At any given time, the team handles 25 to 30 projects with clients spanning different industries and with quite different requirements. And, they rely on Float to know what needs to happen for every project, including due dates and team members working on it.

They couldn’t get a big-picture view of all their projects

Every project the STORM+SHELTER team takes on is unique. A typical day could include digging through Twitter mentions of a client to get ideas for a campaign or animating a series of social posts to light up a client’s feed. Or, it might be an intimate conversation with an artist in their home.

Because each task takes a different time per project, avoiding overservicing or underservicing clients came down to accurate time logging and capacity planning.

This meant Nick Patterson, the Co-CEO of STORM+SHELTER, and his team were always on the hunt for the right tools that could scale with them.

Nick Patterson
Nick Patterson is the Co-CEO of STORM+SHELTER

After using Slack, Google Calendar, and Trello in the early days, the team thought they had found the perfect duo when they switched to an Asana and Everhour combo to track time and manage projects.

But then, the cracks started to appear.

It was really difficult for us to get a big picture, look at how busy we were, who was being scheduled on what, especially if multiple tasks were going on in one day. The diary view in Asana couldn’t give us a good idea of what was happening.

STORM+SHELTER replaces two different tools with Float

The STORM+SHELTER team found Float while looking for scheduling management systems and then started using it along with Asana and Everhour.

They couldn’t let go of Asana just yet because they relied on it to log their team’s time.

“We realized over time that we looked into Float to see what we had to do and went into Asana to just press start tracking every hour.”

But using the trio of tools complicated their work instead of making it easier.

“We really liked the way Float looked and worked, but working alongside Asana was just a duplication of effort because they wouldn't speak to one another properly. If I scheduled someone for that project on Tuesday, it wouldn't change in Asana to show this person was working on Tuesday. I had to do that twice. So we had to ask: what do we prefer?

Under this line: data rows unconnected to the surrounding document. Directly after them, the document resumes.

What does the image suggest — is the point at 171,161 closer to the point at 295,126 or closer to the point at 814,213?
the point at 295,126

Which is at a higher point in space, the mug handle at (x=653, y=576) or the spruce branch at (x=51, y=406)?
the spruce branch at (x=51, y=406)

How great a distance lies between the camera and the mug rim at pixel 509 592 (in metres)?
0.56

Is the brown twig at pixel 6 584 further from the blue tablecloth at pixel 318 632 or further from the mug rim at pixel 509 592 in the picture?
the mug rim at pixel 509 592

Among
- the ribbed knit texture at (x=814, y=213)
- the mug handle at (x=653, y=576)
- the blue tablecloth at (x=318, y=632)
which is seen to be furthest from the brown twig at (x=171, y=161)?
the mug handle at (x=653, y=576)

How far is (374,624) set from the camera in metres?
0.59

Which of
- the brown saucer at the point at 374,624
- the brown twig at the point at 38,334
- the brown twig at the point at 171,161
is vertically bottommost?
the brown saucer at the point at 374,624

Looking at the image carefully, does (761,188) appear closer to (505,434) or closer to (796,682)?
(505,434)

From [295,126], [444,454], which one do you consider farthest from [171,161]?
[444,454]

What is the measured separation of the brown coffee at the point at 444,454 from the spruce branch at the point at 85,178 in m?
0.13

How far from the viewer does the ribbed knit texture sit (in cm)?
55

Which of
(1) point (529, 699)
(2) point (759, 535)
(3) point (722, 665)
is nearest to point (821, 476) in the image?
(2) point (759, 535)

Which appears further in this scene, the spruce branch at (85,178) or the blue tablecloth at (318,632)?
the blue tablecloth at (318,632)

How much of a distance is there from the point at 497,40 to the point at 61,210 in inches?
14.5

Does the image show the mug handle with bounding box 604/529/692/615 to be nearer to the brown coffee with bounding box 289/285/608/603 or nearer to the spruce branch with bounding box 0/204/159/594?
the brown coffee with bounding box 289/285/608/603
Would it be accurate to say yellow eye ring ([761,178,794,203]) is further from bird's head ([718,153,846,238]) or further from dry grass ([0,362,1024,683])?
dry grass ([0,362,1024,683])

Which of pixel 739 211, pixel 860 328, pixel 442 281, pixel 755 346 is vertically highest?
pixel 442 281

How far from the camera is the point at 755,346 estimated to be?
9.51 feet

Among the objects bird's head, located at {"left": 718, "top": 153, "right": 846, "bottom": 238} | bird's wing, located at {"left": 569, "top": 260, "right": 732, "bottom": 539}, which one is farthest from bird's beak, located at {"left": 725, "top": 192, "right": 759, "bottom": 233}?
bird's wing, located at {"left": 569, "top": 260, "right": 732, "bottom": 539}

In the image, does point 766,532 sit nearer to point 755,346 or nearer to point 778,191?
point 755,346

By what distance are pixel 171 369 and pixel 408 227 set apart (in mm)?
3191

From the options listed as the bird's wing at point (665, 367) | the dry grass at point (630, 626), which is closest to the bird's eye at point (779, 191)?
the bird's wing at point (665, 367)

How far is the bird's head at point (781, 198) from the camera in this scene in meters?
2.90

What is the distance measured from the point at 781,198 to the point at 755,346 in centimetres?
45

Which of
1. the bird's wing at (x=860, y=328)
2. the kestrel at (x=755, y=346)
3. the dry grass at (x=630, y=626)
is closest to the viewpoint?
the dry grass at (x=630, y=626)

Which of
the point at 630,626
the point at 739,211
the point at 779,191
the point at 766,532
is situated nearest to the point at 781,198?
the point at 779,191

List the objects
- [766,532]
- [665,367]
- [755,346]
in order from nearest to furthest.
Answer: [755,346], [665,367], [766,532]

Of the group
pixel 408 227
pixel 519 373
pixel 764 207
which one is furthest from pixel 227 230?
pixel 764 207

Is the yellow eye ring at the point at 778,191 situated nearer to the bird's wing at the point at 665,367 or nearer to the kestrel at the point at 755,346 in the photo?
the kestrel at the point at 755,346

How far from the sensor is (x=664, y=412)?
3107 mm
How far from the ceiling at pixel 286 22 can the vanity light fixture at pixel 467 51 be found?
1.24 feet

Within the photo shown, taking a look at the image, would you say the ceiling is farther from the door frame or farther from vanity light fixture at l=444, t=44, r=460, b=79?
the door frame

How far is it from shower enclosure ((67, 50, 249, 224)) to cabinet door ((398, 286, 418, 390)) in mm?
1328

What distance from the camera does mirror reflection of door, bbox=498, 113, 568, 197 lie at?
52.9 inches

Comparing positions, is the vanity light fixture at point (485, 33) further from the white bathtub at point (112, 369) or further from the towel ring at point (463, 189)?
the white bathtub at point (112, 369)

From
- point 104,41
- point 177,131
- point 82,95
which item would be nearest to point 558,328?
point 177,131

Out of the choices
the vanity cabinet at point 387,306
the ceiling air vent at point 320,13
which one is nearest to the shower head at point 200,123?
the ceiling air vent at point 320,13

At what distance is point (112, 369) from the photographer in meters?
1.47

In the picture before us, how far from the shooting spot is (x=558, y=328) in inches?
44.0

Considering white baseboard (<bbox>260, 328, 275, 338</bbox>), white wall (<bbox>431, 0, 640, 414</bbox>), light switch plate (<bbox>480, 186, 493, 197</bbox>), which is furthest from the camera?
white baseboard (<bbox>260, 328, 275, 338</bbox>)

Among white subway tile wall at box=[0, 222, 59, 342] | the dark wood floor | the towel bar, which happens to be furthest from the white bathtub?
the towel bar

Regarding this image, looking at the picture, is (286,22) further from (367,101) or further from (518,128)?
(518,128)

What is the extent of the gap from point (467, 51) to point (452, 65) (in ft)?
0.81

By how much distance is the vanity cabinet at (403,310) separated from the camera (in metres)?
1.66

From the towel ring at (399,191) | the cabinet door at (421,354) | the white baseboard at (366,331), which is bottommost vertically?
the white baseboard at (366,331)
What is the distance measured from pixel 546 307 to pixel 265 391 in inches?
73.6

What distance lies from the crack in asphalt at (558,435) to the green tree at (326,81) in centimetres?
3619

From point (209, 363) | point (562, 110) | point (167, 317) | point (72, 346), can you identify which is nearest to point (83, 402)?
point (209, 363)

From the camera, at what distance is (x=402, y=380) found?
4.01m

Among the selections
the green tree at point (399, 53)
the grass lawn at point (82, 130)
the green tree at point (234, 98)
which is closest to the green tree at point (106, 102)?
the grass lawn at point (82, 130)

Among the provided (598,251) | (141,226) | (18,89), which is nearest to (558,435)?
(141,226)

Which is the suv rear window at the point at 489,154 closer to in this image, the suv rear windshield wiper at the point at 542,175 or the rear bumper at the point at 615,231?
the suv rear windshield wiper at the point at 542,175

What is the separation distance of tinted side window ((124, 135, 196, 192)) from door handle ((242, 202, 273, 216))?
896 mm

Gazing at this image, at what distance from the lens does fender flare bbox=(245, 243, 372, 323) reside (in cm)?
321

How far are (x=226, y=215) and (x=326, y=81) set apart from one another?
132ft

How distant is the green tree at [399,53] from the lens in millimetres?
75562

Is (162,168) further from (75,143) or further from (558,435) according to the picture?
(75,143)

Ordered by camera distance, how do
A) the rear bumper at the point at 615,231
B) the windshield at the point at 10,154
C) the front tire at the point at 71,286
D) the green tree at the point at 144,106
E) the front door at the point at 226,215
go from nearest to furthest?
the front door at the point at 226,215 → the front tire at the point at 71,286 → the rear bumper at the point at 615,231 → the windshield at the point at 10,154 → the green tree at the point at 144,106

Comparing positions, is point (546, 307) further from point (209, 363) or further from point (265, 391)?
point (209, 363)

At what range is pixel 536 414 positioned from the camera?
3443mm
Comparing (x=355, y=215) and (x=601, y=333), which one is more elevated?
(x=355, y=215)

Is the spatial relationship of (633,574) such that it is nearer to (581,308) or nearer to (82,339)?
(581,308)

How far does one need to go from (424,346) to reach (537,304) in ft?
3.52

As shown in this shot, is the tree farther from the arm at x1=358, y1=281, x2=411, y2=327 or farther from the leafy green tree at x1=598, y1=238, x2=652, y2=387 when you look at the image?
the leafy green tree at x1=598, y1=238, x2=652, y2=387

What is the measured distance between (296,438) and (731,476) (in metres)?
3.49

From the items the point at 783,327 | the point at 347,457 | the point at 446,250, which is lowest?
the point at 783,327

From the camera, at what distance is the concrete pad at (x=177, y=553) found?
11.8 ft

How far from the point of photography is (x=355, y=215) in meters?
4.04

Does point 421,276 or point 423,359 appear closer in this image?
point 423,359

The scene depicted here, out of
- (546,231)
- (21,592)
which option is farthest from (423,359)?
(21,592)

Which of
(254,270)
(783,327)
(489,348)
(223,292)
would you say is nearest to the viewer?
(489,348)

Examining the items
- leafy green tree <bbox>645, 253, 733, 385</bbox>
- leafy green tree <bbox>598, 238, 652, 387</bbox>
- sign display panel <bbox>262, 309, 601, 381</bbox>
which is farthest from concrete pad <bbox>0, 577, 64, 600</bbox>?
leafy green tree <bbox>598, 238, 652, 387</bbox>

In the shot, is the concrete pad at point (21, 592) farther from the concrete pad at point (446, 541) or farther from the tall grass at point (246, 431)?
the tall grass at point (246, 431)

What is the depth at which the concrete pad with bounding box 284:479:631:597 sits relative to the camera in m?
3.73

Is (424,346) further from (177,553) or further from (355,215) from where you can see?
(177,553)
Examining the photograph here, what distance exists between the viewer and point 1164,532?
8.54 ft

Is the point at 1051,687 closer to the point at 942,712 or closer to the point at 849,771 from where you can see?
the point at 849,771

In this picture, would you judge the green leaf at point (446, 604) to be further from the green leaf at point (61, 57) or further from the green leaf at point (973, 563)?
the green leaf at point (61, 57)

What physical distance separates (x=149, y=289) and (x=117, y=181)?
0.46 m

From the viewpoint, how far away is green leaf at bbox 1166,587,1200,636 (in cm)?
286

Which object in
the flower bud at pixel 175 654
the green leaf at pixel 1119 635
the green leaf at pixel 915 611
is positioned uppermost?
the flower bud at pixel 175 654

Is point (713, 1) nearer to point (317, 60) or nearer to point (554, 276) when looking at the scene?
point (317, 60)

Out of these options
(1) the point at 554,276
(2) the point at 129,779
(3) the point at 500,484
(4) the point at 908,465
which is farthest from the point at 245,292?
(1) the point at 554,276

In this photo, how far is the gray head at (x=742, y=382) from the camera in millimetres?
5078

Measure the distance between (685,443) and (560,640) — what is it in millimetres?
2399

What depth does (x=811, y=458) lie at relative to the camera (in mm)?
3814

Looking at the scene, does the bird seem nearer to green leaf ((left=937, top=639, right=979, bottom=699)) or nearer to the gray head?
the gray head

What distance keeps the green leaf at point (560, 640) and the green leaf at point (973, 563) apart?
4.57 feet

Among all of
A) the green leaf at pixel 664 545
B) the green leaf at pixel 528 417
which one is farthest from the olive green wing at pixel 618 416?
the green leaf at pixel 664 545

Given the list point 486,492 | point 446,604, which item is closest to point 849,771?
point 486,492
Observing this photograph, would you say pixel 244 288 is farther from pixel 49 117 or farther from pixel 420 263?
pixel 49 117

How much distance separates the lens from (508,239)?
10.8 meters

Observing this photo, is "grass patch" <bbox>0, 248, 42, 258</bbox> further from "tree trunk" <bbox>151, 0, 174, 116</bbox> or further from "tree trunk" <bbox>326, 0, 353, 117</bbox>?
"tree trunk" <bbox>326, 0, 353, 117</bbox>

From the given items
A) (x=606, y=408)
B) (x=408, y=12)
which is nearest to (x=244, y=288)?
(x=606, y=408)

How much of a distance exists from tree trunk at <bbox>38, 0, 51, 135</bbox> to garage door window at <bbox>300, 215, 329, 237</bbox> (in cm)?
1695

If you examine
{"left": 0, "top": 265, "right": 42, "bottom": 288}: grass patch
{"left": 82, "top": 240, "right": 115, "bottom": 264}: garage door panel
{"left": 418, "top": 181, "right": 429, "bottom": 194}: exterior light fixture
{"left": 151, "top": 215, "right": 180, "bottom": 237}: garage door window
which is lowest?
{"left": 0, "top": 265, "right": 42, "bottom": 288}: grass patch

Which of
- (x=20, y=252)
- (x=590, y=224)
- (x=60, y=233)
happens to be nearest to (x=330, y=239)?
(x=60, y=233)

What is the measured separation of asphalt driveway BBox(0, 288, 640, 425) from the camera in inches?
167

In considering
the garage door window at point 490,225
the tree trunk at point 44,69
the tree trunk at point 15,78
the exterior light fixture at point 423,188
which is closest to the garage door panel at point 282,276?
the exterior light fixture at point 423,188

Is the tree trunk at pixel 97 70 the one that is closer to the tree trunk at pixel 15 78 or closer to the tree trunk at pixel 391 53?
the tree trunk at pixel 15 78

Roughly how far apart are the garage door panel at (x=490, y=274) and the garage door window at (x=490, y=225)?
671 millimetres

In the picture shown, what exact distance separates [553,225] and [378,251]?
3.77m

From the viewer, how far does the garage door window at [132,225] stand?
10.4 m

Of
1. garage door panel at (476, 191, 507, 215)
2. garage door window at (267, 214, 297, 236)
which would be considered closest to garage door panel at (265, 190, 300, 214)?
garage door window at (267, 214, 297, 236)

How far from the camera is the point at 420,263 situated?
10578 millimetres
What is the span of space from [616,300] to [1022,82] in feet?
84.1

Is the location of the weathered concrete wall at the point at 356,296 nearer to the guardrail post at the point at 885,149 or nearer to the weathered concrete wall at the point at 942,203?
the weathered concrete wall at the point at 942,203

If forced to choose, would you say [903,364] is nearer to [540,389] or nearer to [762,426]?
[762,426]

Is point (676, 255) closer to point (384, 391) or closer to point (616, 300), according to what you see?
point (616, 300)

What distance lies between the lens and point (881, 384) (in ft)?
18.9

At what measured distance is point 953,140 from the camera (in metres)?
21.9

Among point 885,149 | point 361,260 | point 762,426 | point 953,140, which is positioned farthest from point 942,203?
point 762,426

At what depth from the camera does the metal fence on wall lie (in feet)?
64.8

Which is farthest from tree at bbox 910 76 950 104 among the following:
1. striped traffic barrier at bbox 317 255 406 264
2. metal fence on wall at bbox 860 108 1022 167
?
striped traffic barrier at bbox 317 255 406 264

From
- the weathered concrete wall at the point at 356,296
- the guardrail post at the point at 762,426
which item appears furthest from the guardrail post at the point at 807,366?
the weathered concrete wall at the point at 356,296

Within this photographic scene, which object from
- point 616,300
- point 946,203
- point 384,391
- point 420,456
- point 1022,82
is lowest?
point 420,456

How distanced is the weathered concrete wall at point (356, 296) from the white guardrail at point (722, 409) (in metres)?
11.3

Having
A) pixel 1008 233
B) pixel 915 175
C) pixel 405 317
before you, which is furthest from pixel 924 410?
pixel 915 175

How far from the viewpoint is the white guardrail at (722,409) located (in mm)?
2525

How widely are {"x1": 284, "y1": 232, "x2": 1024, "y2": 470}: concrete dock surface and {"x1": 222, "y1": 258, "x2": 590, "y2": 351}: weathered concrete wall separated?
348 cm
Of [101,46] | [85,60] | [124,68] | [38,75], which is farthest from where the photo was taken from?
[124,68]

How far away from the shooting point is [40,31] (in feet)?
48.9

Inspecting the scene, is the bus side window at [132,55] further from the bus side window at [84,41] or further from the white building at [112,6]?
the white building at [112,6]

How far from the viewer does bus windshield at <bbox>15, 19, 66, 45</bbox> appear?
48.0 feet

What's actually making more sense for how we run things and how we schedule stuff?”

While the team was asking these questions, Float rolled out a new feature: an in-app timer that let them log time as they worked.

It was an easy choice. The team decided to sunset Asana and Everhour and stick to just Float for both capacity planning and time tracking.

“If a timer is coming into Float, then actually, we don't need Asana because no one was really using it to look at what they were doing that day.”

In app time tracker in Float
Team members can easily track time using the in-app timer in Float

Less time spent in tools, more time getting work done

STORM+SHELTER’s move to Float put a plug in major time sucks.

Scheduling is now simpler, allowing the team to spend less time in Float and stay more focused on the creative aspects of their client projects. The team can see projects lined up for weeks ahead, determine who can take on work, and then simply drag and drop tasks.

“The team has got a lot more of a clear understanding of what's going on, where, and when. We wouldn't have really had that if we were still using Asana for our schedule management stuff.”

Float has become the single source of truth for task and schedule information. All team members know where to go when they need to find information, which saves them the precious time they were previously spending trying to track down information and chasing documents.

As a result, Nick spends less time answering questions and more time managing projects and clients.

Nick points at team schedule in Float
Nick relies on the team schedule to keep track of project progress
Float makes me feel a lot more confident in not being as involved in the projects as my role evolves. I feel more reassured that what needs to happen is clear enough for people instead of thinking they’d be digging through lots of different messages to try and figure out what they need to do on any given day.

After constantly switching from different tools, Nick is glad to have found one that works.

I've been through the wringer with so many different project scheduling and team management apps, and now the dust is settling a bit, which is refreshing!